“I know a lot of people working in various professions doing the exact same thing,” he says. “Judges, lawyers, law enforcement officers, engineers, day traders, stock brokers, computer information specialists, government contractors.”
All these types of people, according to Professor “Tom Walker,” regularly inject heroin into their veins on a daily basis. Philip Seymour Hoffman, one of the greatest actors in Hollywood, could function with the drug. The effects of heroin differ by body type and composition.
According to a Daily Beast article, Professor Walker was most agitated at the fact that Hoffman was alone when he died: “We can’t do the one thing that would save our lives: tell others that we are using.”
Amidst all the policy prescriptions for how we could have saved Hoffman, we face the fundamental problem of drug use: every person has a vice.

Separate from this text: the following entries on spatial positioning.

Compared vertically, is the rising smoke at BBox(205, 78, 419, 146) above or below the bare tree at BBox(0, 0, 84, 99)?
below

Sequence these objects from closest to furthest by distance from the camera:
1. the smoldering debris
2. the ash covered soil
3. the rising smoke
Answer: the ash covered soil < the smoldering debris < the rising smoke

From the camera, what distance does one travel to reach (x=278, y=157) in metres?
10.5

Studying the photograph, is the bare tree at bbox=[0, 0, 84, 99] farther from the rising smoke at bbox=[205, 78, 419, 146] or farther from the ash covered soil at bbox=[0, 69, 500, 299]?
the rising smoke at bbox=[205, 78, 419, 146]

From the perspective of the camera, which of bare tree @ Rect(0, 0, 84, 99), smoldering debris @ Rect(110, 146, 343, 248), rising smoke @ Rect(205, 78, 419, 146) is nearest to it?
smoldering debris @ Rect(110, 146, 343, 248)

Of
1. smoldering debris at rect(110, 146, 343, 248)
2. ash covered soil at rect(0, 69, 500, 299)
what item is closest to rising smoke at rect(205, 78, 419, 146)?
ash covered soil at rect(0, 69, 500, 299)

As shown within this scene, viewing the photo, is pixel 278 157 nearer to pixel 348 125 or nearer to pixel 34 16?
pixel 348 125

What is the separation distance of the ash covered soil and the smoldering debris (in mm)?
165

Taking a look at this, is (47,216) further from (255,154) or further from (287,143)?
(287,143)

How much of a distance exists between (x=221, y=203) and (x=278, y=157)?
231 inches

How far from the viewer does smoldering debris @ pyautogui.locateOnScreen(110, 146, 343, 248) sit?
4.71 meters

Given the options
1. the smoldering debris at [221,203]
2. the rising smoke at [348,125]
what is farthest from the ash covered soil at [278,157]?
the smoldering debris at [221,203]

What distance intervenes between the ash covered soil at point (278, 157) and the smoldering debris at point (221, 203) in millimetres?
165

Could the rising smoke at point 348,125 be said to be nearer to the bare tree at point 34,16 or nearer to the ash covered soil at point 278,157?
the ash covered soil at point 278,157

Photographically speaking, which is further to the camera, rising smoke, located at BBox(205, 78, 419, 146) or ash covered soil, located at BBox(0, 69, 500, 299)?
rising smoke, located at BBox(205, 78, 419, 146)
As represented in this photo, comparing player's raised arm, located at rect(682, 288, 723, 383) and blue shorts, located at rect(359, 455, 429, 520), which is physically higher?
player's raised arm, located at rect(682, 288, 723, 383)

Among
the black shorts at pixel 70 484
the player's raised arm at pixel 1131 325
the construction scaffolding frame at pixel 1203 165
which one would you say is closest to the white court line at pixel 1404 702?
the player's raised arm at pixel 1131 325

Whether it’s overeating, smoking tobacco, heavy drinking, or injecting heroin, every person needs a way to “escape.” Some of our most intelligent professionals do it—every day, apparently.
When someone dies, we all claim to know the exact policy that could have saved that individual. In all likelihood, even if a cop had found Hoffman in time to apply naloxone and prevent the overdose, it would have only delayed the inevitable.
What’s the solution? We could decriminalize usage. I’m sympathetic to this, but I definitely don’t support legalization. Just let them die? With over 700,000 people doing heroin per year, that doesn’t appear to be a viable solution for the protection of the common good.
Yet, neither society nor the state can eliminate vice. Stigma leads to isolation, which probably contributed to the death of a great artist. The war on drugs has led to rights violations, financial waste, and bureaucractic fecklessness.
Maybe, just maybe, there is no solution.